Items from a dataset
▼

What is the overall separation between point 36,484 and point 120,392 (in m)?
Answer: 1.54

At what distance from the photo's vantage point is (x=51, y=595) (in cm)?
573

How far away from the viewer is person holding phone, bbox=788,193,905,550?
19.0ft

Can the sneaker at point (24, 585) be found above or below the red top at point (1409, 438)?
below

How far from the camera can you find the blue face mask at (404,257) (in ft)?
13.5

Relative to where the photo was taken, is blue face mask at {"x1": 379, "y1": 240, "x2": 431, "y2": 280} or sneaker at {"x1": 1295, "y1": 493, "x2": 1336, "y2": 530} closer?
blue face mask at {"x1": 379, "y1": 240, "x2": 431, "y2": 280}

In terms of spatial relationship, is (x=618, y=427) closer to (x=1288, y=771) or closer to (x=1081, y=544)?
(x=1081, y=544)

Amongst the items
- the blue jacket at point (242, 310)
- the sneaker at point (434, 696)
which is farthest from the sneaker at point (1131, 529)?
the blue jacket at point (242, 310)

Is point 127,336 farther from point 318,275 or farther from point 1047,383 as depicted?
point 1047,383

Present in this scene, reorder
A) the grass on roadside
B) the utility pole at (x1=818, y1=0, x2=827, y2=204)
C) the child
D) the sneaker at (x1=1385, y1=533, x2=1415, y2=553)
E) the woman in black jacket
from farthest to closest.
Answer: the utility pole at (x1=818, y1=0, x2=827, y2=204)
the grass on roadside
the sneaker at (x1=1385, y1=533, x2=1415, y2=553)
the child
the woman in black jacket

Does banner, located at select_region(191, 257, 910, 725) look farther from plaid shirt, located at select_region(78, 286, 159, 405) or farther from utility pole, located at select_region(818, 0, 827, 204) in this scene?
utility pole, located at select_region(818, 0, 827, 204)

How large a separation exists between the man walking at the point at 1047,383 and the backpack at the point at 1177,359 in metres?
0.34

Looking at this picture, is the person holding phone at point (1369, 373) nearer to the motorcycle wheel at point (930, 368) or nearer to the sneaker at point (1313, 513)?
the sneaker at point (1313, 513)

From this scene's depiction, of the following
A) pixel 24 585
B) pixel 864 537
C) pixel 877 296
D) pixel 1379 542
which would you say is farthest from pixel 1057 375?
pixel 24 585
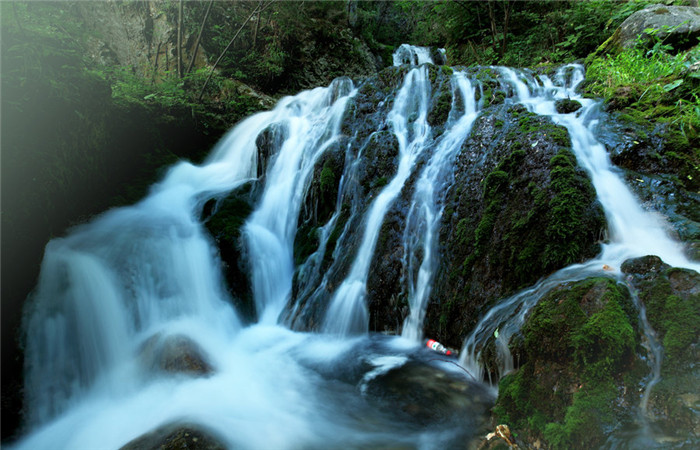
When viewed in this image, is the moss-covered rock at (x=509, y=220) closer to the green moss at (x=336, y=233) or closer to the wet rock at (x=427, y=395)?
the wet rock at (x=427, y=395)

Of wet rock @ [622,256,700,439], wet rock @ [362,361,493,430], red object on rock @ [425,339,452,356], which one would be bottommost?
wet rock @ [362,361,493,430]

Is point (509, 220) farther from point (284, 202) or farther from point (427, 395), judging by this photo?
point (284, 202)

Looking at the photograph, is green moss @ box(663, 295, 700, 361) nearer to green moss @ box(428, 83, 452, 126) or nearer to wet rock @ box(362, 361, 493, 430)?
Result: wet rock @ box(362, 361, 493, 430)

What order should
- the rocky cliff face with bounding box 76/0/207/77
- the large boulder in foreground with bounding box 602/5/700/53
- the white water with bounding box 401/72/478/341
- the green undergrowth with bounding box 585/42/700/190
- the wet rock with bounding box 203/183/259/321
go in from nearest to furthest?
the green undergrowth with bounding box 585/42/700/190 → the white water with bounding box 401/72/478/341 → the wet rock with bounding box 203/183/259/321 → the large boulder in foreground with bounding box 602/5/700/53 → the rocky cliff face with bounding box 76/0/207/77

▲

§ **WORK INSTRUCTIONS**: Copy each line exactly, from the line containing "What order should" down to the last line of the material, and no other lines.

§ **EXERCISE RESPONSE**:
What order should
- the rocky cliff face with bounding box 76/0/207/77
- the large boulder in foreground with bounding box 602/5/700/53
- the white water with bounding box 401/72/478/341
- the green undergrowth with bounding box 585/42/700/190
- the wet rock with bounding box 203/183/259/321
go in from nearest to furthest?
the green undergrowth with bounding box 585/42/700/190 → the white water with bounding box 401/72/478/341 → the wet rock with bounding box 203/183/259/321 → the large boulder in foreground with bounding box 602/5/700/53 → the rocky cliff face with bounding box 76/0/207/77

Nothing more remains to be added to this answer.